--- Start SOURCE DOCUMENT ---

Sunday, January 19, 2014

The Cold Equations of Soul-Crushing Lag

Yesterday, there was a bit of a commotion in HED-GP. Thousands of pilots attempted to engage in the largest battle in EVE history, and despite the best efforts of CCP, they were devoured by the monster that is Soul-Crushing Lag.

The dreaded Lag Monster has returned to New Eden more and more often in recent months, and it will continue to do so with increased frequency in the months and years to come. This post is my attempt to explain why I believe that even heroic technical achievements like Time Dilation will only put Lag into remission; to cure it requires some fundamental changes to the core game design of EVE.

As befits players of a game that has been described as Spreadsheets in Space, let us begin with some mathematics, to explain why lag can't be conquered by technical means. For most of you, especially those who are computer programmers, this will be basic stuff but bear with me. All the numbers given below were chosen simply to illustrate the problem.

The basic problem is this: "doubling the number of people in a fight more than doubles the amount of work the server needs to do."

To give a horribly simplified example (forgive me, anyone who's taken a 200 level CS course), consider a fight with 100 people; for each person in the fight, the server needs to update their position, execute their commands, and so on. That part of the computational load is roughly linear, so adding another 100 ships would roughly double the amount of work. But then the server has to tell everyone how the universe has changed, and everyone can potentially have a different view of the universe (consider: cloaked vs. uncloaked; information about the ships you have locked; watchlists; etc). So now instead of 100 ships each getting info about 100 ships, you have 200 ships each getting info about 200 ships; that's 4 times as much information. If you have 500 ships, that's 25 times as much; 1600 ships requires 256 times as much. All that data has to be organized and sent to the clients. Things get very bad, very fast; then they get even worse, even faster.

--- End SOURCE DOCUMENT ---
--- Start ENTRIES SHOWN ---

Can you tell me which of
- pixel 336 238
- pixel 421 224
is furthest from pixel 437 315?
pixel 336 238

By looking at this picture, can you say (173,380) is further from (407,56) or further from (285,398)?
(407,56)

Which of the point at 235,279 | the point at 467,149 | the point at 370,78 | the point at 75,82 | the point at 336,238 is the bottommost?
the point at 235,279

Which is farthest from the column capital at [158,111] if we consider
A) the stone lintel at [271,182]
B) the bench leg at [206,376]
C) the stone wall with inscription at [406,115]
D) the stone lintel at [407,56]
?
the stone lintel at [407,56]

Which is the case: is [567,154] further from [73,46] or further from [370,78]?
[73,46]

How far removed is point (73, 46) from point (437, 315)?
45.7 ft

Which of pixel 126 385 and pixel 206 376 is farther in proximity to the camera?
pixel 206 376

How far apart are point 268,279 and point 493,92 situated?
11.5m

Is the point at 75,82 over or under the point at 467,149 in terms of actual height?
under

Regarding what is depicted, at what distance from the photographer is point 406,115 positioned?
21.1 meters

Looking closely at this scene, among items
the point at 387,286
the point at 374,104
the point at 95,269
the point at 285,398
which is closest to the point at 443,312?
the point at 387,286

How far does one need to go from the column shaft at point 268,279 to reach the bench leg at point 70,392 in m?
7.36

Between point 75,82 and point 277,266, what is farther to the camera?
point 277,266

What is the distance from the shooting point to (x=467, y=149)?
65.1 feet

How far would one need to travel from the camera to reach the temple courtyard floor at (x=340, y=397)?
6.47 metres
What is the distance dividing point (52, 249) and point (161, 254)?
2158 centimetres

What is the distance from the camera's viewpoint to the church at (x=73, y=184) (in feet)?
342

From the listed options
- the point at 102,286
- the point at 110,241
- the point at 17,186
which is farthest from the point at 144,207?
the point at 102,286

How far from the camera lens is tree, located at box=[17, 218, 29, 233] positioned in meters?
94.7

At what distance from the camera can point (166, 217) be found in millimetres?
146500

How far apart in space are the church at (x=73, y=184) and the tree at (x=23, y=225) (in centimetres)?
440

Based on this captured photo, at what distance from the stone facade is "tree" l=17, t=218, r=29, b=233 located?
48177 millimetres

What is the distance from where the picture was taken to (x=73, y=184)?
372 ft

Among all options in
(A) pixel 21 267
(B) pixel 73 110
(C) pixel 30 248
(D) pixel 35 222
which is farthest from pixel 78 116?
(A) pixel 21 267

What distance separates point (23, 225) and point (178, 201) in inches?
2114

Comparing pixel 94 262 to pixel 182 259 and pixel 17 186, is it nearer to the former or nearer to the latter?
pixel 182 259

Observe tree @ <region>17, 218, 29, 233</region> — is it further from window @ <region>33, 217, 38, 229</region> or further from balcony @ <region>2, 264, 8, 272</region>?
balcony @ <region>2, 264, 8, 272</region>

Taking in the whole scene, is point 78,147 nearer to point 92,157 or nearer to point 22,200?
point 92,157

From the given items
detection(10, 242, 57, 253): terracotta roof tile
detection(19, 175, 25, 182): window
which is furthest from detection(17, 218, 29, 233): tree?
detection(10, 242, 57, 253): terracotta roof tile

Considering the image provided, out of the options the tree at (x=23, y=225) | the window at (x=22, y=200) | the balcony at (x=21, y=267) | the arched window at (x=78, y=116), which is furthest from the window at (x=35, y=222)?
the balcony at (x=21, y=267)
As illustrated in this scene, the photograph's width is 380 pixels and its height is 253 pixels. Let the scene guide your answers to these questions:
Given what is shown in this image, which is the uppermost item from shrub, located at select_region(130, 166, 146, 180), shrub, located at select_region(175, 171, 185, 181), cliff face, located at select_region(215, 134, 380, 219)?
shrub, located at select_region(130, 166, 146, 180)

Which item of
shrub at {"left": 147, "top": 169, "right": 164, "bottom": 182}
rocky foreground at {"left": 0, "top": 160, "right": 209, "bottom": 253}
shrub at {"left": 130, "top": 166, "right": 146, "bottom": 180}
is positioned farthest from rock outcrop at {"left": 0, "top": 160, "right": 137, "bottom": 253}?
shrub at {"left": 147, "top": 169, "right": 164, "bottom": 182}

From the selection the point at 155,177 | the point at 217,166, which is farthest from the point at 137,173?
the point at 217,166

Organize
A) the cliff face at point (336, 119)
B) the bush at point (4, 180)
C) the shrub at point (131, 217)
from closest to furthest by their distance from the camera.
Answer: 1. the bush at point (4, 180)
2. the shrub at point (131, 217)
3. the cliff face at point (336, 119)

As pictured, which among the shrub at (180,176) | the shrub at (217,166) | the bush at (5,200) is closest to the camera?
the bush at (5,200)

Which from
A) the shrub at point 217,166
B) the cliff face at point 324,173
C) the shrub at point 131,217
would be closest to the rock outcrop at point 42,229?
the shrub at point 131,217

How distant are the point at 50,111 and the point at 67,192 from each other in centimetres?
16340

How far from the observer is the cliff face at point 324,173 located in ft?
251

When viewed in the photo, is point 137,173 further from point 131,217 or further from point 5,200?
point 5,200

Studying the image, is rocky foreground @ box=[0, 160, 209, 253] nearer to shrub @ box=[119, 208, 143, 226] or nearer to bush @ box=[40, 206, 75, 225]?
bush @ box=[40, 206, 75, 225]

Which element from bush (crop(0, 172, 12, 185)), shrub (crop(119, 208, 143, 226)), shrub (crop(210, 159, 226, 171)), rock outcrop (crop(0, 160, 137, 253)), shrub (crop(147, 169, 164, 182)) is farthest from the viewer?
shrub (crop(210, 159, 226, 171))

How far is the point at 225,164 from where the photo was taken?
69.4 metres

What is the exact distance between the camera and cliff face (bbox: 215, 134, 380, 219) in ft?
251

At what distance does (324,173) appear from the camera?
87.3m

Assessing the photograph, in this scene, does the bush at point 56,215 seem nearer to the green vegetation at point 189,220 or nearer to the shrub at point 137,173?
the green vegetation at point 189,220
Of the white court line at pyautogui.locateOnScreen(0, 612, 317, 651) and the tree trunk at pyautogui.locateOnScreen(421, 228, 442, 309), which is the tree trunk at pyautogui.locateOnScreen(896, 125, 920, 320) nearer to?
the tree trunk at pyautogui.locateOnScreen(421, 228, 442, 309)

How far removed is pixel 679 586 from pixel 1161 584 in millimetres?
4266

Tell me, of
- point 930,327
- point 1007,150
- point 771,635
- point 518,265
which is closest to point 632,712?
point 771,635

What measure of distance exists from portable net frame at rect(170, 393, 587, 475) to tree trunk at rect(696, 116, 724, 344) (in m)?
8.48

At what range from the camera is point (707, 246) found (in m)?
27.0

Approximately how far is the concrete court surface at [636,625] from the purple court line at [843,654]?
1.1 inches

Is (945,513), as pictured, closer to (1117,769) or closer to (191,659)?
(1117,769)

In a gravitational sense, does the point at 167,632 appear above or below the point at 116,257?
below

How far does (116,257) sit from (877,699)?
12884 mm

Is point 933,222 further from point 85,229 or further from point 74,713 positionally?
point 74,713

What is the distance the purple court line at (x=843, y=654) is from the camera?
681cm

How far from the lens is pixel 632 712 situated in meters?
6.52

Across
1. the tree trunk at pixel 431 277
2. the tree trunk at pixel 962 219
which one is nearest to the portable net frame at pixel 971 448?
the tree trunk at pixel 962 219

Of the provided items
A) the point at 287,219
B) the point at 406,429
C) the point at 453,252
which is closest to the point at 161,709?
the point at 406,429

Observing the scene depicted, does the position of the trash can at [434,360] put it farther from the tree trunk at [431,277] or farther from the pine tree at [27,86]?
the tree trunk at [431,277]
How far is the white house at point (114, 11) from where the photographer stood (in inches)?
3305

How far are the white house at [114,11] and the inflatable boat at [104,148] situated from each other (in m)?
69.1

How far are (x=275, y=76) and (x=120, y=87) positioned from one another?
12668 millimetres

--- End ENTRIES SHOWN ---

WRITTEN REQUEST:
Reproduce the entire blog post on lag in large EVE battles, word for word, from its date line through its final sentence.

RESULT OF THE EXERCISE:
Sunday, January 19, 2014

The Cold Equations of Soul-Crushing Lag

Yesterday, there was a bit of a commotion in HED-GP. Thousands of pilots attempted to engage in the largest battle in EVE history, and despite the best efforts of CCP, they were devoured by the monster that is Soul-Crushing Lag.

The dreaded Lag Monster has returned to New Eden more and more often in recent months, and it will continue to do so with increased frequency in the months and years to come. This post is my attempt to explain why I believe that even heroic technical achievements like Time Dilation will only put Lag into remission; to cure it requires some fundamental changes to the core game design of EVE.

As befits players of a game that has been described as Spreadsheets in Space, let us begin with some mathematics, to explain why lag can't be conquered by technical means. For most of you, especially those who are computer programmers, this will be basic stuff but bear with me. All the numbers given below were chosen simply to illustrate the problem.

The basic problem is this: "doubling the number of people in a fight more than doubles the amount of work the server needs to do."

To give a horribly simplified example (forgive me, anyone who's taken a 200 level CS course), consider a fight with 100 people; for each person in the fight, the server needs to update their position, execute their commands, and so on. That part of the computational load is roughly linear, so adding another 100 ships would roughly double the amount of work. But then the server has to tell everyone how the universe has changed, and everyone can potentially have a different view of the universe (consider: cloaked vs. uncloaked; information about the ships you have locked; watchlists; etc). So now instead of 100 ships each getting info about 100 ships, you have 200 ships each getting info about 200 ships; that's 4 times as much information. If you have 500 ships, that's 25 times as much; 1600 ships requires 256 times as much. All that data has to be organized and sent to the clients. Things get very bad, very fast; then they get even worse, even faster.